People come to therapy to feel better and to overcome life challenges, but often without a clear sense of how that will happen. While everyone’s therapy will be unique depending on their histories and their needs, there are a few basic ways that therapy tends to promote well-being.

Therapy can help us learn concrete skills to cope with our emotions. This may include:

• Learning to better label what it is we are feeling and why
• Learning how to challenge negative assumptions that generate some of our painful feelings
• Learning how to break out of negative cycles of behavior that reinforce painful feelings.

As we are able to implement these coping skills, we start to feel more in control of our lives and more confident.

Therapy can also help us develop insight into how past and present difficulties have informed how we feel now.
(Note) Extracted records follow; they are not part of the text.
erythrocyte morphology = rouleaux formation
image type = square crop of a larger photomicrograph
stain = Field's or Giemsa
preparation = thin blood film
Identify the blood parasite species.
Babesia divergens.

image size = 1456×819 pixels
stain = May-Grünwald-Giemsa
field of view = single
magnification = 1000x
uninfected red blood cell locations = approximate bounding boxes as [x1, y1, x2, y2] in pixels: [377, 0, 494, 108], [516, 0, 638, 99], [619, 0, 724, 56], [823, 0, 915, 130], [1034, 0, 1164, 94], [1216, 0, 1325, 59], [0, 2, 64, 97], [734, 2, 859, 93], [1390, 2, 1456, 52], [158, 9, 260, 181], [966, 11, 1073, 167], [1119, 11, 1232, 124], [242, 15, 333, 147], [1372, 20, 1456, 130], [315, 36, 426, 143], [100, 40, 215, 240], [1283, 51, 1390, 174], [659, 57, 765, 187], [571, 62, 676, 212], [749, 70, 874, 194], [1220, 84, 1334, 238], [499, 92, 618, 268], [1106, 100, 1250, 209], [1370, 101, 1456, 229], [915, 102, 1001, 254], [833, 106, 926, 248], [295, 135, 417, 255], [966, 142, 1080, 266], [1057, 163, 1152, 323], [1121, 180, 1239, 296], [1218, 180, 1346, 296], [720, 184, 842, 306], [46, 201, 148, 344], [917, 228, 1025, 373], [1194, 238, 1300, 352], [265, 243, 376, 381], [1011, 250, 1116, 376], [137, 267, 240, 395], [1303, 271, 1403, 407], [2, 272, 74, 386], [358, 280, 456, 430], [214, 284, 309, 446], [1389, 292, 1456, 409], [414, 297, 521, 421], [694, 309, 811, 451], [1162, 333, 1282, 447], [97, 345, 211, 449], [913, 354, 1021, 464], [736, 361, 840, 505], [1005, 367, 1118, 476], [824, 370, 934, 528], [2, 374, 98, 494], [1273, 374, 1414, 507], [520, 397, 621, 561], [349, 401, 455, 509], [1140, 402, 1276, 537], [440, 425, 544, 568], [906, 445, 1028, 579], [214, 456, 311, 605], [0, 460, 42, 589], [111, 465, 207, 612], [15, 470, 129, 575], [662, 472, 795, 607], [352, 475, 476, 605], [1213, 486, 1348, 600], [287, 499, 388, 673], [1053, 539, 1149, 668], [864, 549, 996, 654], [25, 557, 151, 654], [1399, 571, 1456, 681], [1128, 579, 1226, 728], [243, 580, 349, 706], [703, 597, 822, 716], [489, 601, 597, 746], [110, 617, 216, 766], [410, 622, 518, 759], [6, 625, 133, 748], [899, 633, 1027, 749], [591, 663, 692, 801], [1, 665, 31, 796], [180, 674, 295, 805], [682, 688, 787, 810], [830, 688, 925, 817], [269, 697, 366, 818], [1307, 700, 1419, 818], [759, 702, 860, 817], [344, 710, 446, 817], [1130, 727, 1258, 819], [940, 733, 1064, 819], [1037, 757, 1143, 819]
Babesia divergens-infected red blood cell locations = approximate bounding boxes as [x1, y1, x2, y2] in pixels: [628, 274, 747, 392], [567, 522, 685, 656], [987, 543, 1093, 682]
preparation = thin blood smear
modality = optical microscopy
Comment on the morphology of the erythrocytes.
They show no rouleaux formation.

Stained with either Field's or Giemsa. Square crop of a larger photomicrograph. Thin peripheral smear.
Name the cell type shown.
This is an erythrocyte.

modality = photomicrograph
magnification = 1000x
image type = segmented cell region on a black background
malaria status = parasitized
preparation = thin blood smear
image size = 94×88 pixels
Sometimes this insight can provide relief in and of itself. Other times, it helps us know why certain experiences may be triggering, and how we can react constructively in those moments rather than reflexively in ways that may make us feel worse. Over time this allows us to develop greater skill in surmounting our challenges.

Last, therapy offers a chance to experience a new type of relationship that can help us feel more empowered and more able to navigate our social world. Many people enter therapy at least in part because they have experienced hurtful, invalidating behavior from significant figures in their life, as well as from negative social messaging. These experiences can cause people to feel both shame as well as anxiety about expressing their genuine feelings. Therapy provides a person with a relationship where they can practice sharing their feelings and can see that it is possible to have those feelings received in a caring fashion. With time this opening up can help diminish shame and also help people trust they can express themselves to others to get their needs met, rather than believing that they have to hide feelings.